Data for review:
——

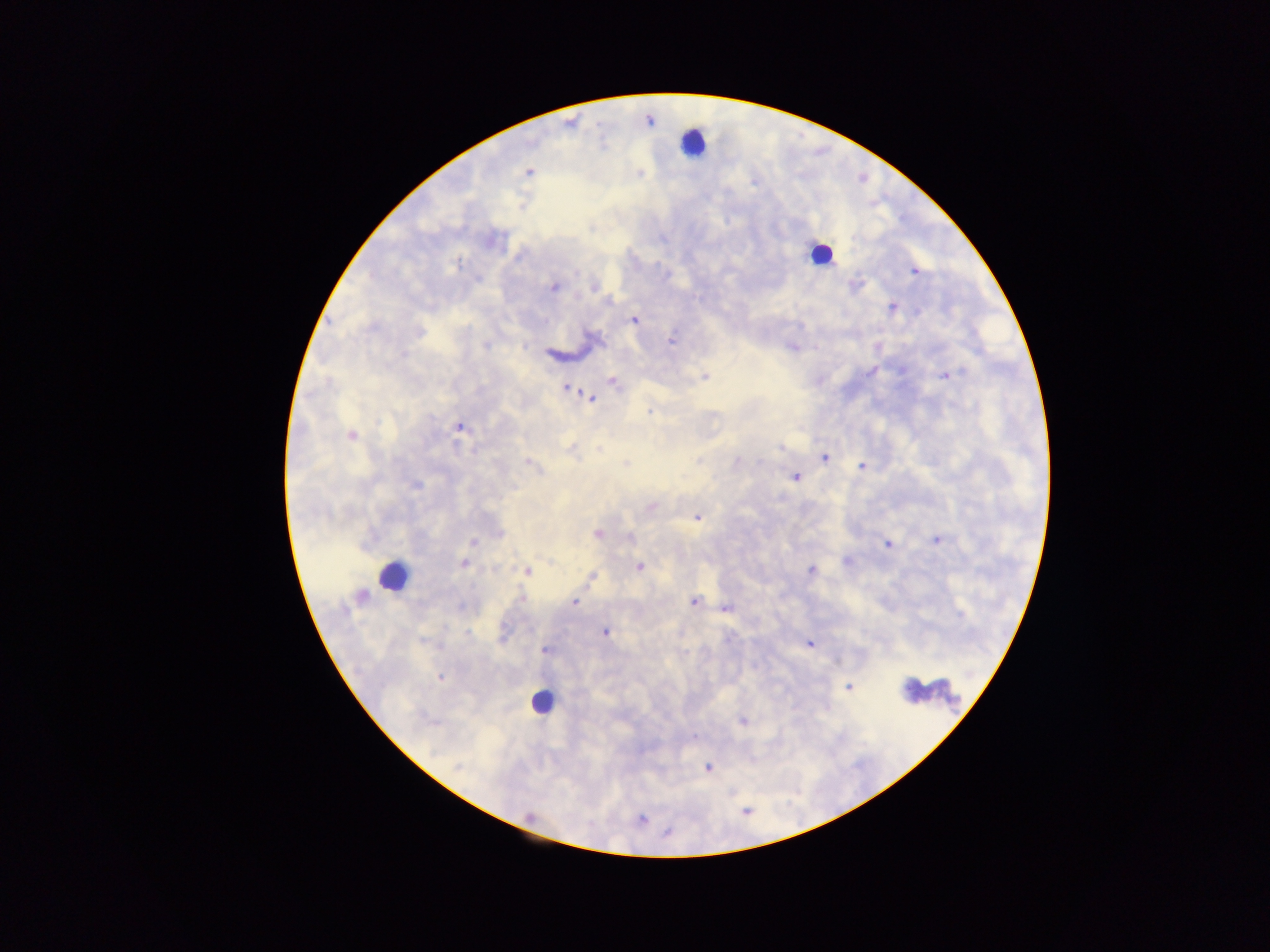

Approximate centers as (x, y) in pixels.
Leukocytes: (693, 143), (821, 253), (391, 576), (931, 694), (541, 701).

image size = 1270×952 pixels
country = Ghana
capture = mobile-phone photograph through a microscope
field of view = single
preparation = thick blood smear
malaria parasite locations = approximate centers as (x, y) in pixels: (528, 172), (915, 271), (593, 286), (554, 287), (893, 306), (634, 320), (672, 341), (792, 346), (945, 375), (704, 376), (612, 380), (566, 388), (589, 397), (460, 427), (350, 435), (780, 447), (572, 449), (825, 457), (529, 463), (862, 465), (795, 477), (414, 484), (650, 506), (696, 517), (597, 533), (937, 540), (473, 542), (886, 544), (463, 563), (639, 566), (811, 569), (527, 571), (591, 577), (574, 601), (694, 601), (727, 607), (605, 632), (809, 644), (545, 649), (440, 677), (849, 686), (743, 720), (709, 766), (641, 819)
Assess this cell for malaria.
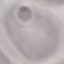

It is uninfected.

stain: Giemsa
image_type: cell patch, automatically extracted from a larger field of view and resized to 64 × 64 pixels
capture: smartphone camera at the microscope eyepiece
preparation: thin smear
Classify this cell by malaria status.
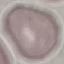

It is uninfected.

Cell patch, automatically extracted from a larger field of view and resized to 64 × 64 pixels. Acquired by smartphone through the microscope eyepiece. Giemsa-stained preparation. Thin blood smear.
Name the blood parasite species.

——

Task instructions: Everything from the line containing "Thin blood smear." through the final line of the listing, inclusive, must be reproduced exactly; leave out the rest.

Worked solution:
Cell patch, automatically extracted from a larger field of view and resized to 64 × 64 pixels. Acquired by smartphone through the microscope eyepiece. Giemsa-stained preparation. Thin blood smear.
Name the blood parasite species.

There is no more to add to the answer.